“We hope to ultimately increase scientists’ ability to target any disease,” said Art Olson, professor and Anderson Research Chair at TSRI who is senior author of the new study.
The new software can generate editable models of mid-size biological structures such as this one of HIV. (Image created by Graham Johnson and Ludovic Autin of The Scripps Research Institute)
Putting cellPACK to the Test
The cellPACK software solves a major problem in structural biology. Although scientists have developed techniques to study relatively large structures, such as cells, and very small structures, such as proteins, it has been harder to visualize structures in the medium “mesoscale” range.
With cellPACK, researchers can quickly and efficiently process the data they’ve collected on smaller structures to assemble models in this mid-size range. Previously, researchers had to create these models by hand, which took weeks or months compared with just hours in cellPACK.

- [Work order A] Repeat word for word the stretch of the cellPACK passage from "With cellPACK, researchers" through "hours in cellPACK.".
- [Work order B]
Answer these questions using the cellPACK passage:
(i) Who is the senior author of the new study?
(ii) What range of structures has been harder to visualize?
(iii) How long did researchers take to create these models by hand?
The rows come from a separate source, not from the cellPACK passage.

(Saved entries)
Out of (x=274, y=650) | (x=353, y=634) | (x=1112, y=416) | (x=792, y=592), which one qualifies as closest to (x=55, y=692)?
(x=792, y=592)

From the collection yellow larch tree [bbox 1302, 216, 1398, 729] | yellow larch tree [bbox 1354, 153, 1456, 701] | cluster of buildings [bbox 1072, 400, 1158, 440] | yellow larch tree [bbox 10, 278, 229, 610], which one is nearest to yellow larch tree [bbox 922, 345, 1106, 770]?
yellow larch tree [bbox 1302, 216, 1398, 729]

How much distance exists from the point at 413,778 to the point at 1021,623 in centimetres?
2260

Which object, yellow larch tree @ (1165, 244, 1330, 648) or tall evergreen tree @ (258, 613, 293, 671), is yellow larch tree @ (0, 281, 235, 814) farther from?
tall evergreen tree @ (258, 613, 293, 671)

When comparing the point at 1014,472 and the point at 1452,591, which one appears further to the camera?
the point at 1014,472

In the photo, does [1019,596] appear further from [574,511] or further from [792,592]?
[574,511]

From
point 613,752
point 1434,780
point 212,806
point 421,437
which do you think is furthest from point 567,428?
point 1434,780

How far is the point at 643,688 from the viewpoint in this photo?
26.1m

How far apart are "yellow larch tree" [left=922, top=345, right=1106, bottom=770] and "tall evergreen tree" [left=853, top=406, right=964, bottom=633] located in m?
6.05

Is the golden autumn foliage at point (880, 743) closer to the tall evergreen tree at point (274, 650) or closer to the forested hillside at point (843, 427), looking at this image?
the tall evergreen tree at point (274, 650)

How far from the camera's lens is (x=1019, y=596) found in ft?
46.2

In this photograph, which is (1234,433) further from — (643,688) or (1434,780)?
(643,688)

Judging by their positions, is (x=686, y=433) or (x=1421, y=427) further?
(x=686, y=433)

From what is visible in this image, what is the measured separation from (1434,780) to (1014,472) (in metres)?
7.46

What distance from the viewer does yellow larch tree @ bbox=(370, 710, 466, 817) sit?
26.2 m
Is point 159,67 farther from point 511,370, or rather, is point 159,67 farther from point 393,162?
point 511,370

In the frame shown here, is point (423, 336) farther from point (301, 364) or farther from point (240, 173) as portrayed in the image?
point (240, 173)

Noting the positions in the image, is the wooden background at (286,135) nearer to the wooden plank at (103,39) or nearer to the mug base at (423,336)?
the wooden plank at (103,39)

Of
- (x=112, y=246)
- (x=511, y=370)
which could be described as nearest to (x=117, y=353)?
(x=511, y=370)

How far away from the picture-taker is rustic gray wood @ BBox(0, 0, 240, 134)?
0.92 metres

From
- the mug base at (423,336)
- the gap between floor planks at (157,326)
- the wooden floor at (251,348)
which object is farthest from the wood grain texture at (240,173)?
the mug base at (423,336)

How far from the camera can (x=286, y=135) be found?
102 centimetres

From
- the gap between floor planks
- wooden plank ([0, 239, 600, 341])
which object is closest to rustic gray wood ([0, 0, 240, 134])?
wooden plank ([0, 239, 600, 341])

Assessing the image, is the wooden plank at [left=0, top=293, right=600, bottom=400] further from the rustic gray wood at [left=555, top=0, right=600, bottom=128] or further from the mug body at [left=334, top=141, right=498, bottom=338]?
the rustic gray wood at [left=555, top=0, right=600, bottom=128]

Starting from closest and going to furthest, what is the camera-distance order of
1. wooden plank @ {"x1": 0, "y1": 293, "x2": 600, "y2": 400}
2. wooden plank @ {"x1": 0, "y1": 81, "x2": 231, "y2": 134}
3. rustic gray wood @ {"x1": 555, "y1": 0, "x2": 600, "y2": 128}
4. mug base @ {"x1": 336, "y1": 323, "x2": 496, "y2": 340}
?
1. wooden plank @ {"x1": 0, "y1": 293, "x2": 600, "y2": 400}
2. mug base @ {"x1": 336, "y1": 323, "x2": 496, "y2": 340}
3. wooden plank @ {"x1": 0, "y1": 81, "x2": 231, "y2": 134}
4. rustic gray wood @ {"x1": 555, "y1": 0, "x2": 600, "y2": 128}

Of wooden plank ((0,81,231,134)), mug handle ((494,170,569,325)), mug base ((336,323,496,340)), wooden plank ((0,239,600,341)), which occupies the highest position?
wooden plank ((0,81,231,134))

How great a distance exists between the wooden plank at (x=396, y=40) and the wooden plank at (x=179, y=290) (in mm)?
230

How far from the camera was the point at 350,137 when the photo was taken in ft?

- [Expected output A]
With cellPACK, researchers can quickly and efficiently process the data they’ve collected on smaller structures to assemble models in this mid-size range. Previously, researchers had to create these models by hand, which took weeks or months compared with just hours in cellPACK.

- [Expected output B]
(i) Art Olson
(ii) The medium "mesoscale" range
(iii) Weeks or months